#### Sayfa Alıntısı:
>>>>>
Güncelleme Tarihi:
Gebze'ye bağlı Darıca beldesi depremin vurduğu bölgelerdendi ve 50 kişi hayatını kaybetti. Darıca'ya bağlı Fevzi Çakmak Mahallesi'nde 25 kişi öldü. O gün bugündür mahallelilerin çoğu sokakta yaşıyor, ama çadır dahil hiçbir devlet yardımı almamışlar.
Deprem gününden beri sokaklardayız. Evlerimize 'girilemez' kararı verildi. Başvurmadığımız yer kalmadı, bırakın yemeği çadır bile alamadık. Herkes kendi imkanlarıyla barınmaya çalışıyor burada.’’ diyor semt sakinlerinden biri.
<<<<<
#### Kayıtlı Veriler:
>>>>>
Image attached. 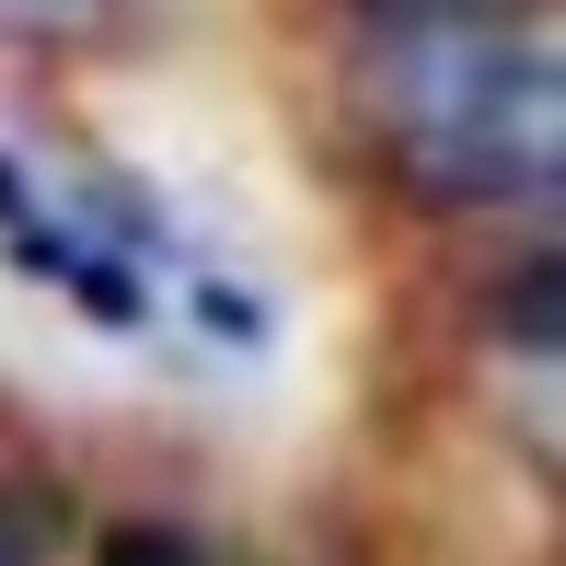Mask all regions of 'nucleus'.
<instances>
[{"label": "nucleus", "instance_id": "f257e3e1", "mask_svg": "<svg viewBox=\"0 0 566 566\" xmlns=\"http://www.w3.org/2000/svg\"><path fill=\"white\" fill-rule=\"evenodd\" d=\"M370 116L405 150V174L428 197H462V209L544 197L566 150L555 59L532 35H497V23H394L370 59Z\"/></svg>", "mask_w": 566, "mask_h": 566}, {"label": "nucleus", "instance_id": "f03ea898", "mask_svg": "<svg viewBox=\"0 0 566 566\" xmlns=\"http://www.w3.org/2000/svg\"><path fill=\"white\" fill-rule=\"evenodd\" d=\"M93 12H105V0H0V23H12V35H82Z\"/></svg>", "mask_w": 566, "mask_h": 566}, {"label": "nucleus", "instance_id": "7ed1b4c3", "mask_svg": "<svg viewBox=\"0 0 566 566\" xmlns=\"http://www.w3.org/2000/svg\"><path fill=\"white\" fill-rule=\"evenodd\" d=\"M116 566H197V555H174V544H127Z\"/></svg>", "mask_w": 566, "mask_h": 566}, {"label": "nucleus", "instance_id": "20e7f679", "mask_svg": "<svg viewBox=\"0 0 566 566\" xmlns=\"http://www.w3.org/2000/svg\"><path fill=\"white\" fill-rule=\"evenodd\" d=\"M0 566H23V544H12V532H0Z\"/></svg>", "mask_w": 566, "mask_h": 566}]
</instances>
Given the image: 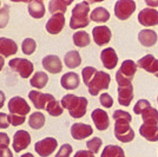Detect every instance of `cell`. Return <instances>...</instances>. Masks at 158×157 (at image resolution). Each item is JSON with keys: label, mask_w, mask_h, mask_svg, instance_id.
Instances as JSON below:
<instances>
<<<<<
#### Alıştırma Koşulları:
Darıca depremiyle ilgili metinde "Deprem gününden beri" sözcüklerini içeren yerden başlayan ve "semt sakinlerinden biri." sözcüklerinden sonra biten bölümü harfi harfine çıktı olarak verin.

#### Alıştırma Çıktısı:
Deprem gününden beri sokaklardayız. Evlerimize 'girilemez' kararı verildi. Başvurmadığımız yer kalmadı, bırakın yemeği çadır bile alamadık. Herkes kendi imkanlarıyla barınmaya çalışıyor burada.’’ diyor semt sakinlerinden biri.